◆ Task requirements ◆
Return, word for word, the part of the Buddhist terms glossary below that begins at the words "cetasika: mental factors" and stops after "cetasika. See citta.".

◆ Page excerpt ◆
***

Buddha: The name given to one who rediscovers for himself the liberating path of the Dhamma, after a long period of its having been forgotten by the world. According to tradition, there is a long line of Buddhas stretching into the distant past. The most recent Buddha was born Siddhattha Gotama in India in the sixth century BCE. A well-educated and wealthy young man, he relinquished his family and his princely inheritance in the prime of his life to search for true freedom and an end to suffering (dukkha). After seven years of austerities in the forest, he rediscovered the “middle way” and achieved his goal, becoming Buddha. The root budh- means ‘to wake-up, to be awake, to be awakened’, and a buddha is someone who has been awakened. It also means ‘to perceive, to notice, to learn, to understand’, and buddha in non-Buddhist texts means ‘intelligent, clever, and wise’.

cetasika: mental factors arising with consciousness (citta); they are those mental concomitants that are bound up with the simultaneously arising (bare) consciousness and conditioned by its presence. There are altogether 52 kinds of cetasika. See citta.

citta: consciousness, the reality which knows or experiences an object. The word citta is derived from the verbal root citi, to cognize, to know. The commentators define citta in three ways: as agent, as instrument, and as an activity. As the agent, citta is that which cognizes an object (ārammana). As the instrument, citta is that by means of which the accompanying mental factors (cetasikas) cognize the object. As an activity, citta is itself nothing other than the process of cognizing the object. The third definition, in terms of sheer activity, is regarded as the most adequate: that is, citta is fundamentally an activity or process of cognizing or knowing an object. It is not an agent or instrument possessing actual being in itself apart from the activity of cognizing. The definitions in terms of agent and instrument are proposed to refute the wrong view of those who hold that a permanent self or ego is the agent or instrument of cognition. Buddhist thinkers point out, that it is not a self that performs the act of cognition, but citta or consciousness. This citta is nothing other than the act of cognizing, and that act is necessarily impermanent, marked by rise and fall.

***

◆ Recorded information ◆
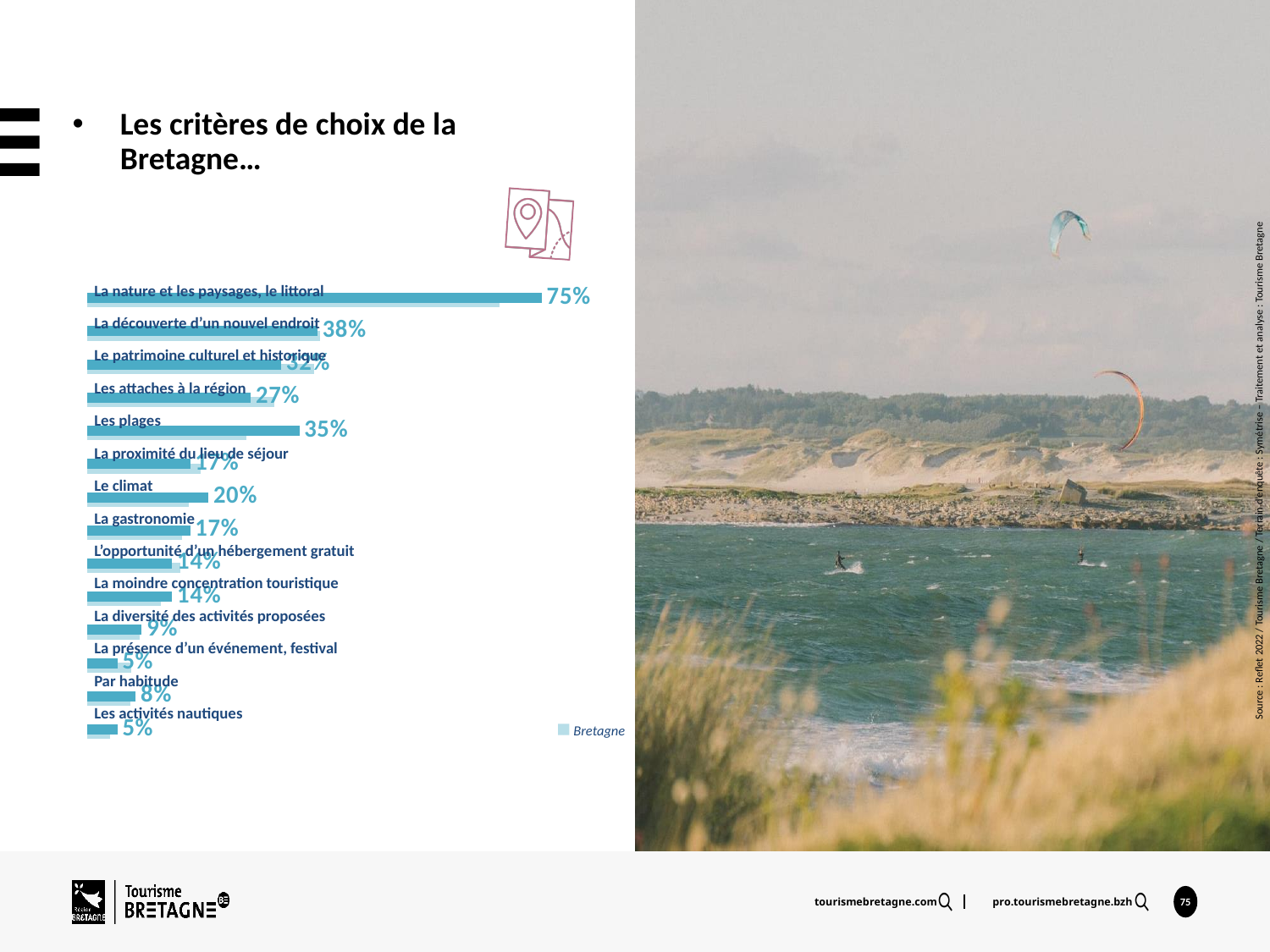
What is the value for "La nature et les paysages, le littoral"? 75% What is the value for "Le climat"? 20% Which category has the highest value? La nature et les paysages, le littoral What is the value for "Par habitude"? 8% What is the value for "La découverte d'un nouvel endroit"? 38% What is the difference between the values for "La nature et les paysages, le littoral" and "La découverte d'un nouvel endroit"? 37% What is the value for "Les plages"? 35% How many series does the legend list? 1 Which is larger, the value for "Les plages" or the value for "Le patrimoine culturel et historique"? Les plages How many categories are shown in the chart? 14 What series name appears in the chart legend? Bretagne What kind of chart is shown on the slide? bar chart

***

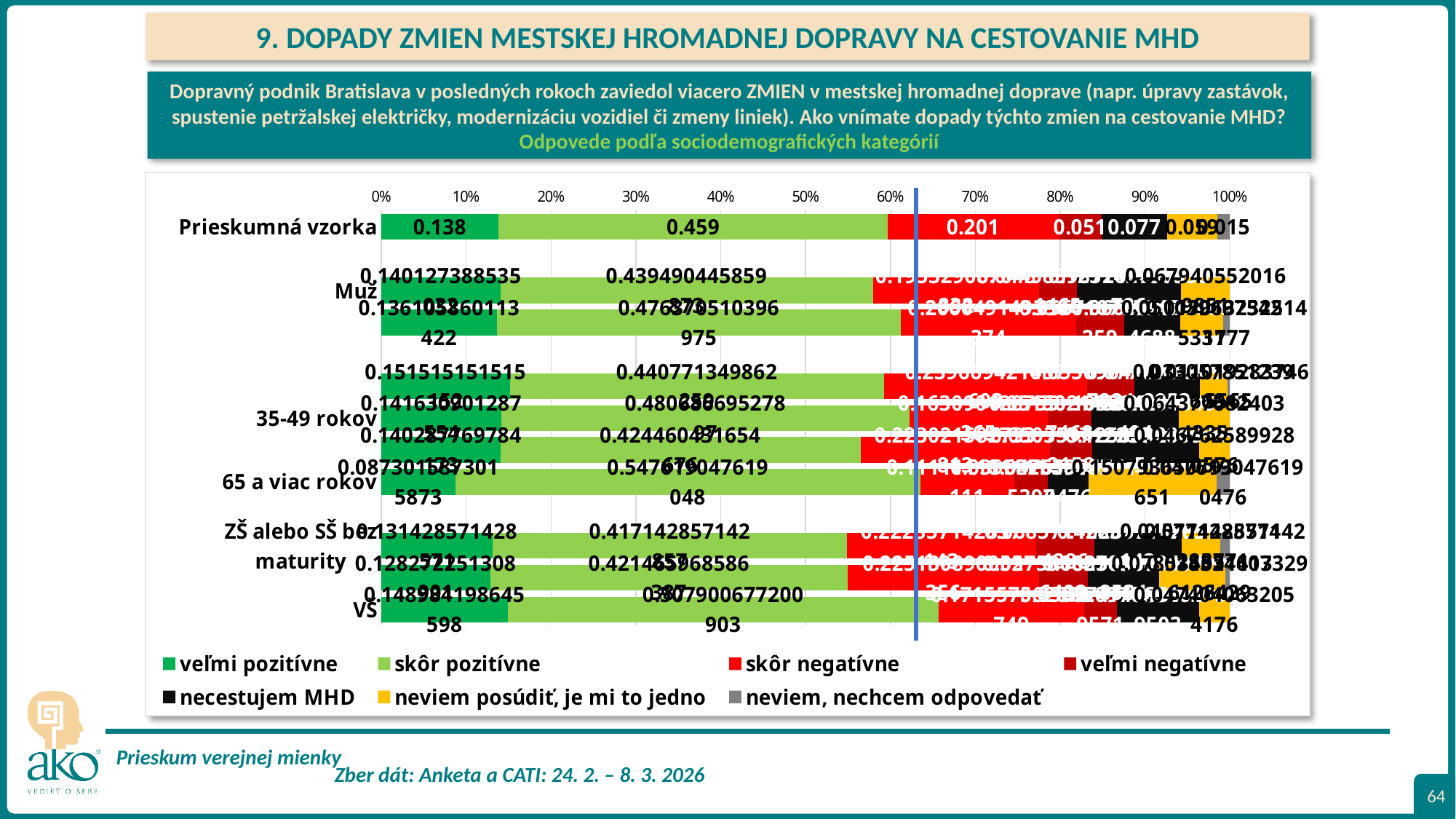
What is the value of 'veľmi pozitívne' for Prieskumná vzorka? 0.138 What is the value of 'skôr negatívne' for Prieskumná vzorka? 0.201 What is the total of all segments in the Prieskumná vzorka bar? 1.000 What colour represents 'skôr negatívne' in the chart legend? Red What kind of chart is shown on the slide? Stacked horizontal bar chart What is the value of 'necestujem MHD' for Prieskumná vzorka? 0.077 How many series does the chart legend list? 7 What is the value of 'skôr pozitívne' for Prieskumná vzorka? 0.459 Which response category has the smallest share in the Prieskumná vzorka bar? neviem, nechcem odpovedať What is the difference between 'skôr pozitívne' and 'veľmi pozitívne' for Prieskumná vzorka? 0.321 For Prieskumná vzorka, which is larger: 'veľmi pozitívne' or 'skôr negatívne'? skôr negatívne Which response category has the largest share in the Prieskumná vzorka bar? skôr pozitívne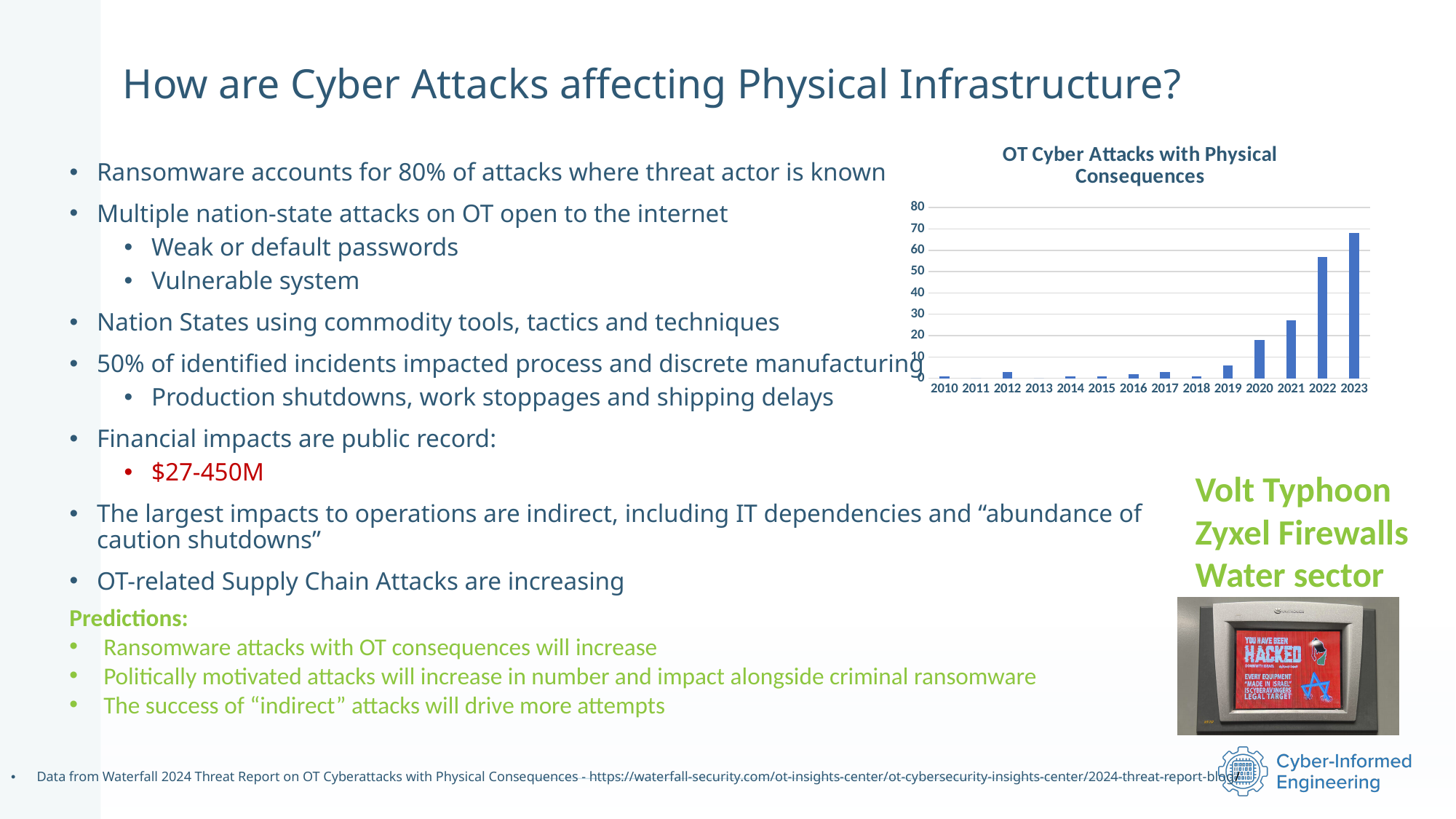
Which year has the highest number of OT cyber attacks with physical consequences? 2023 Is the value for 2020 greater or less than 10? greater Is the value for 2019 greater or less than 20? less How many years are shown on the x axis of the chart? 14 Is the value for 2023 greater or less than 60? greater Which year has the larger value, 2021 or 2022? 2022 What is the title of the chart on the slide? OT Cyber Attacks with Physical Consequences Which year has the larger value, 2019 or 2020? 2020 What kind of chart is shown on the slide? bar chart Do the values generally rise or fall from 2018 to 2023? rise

***

◆ Answer area ◆
cetasika: mental factors arising with consciousness (citta); they are those mental concomitants that are bound up with the simultaneously arising (bare) consciousness and conditioned by its presence. There are altogether 52 kinds of cetasika. See citta.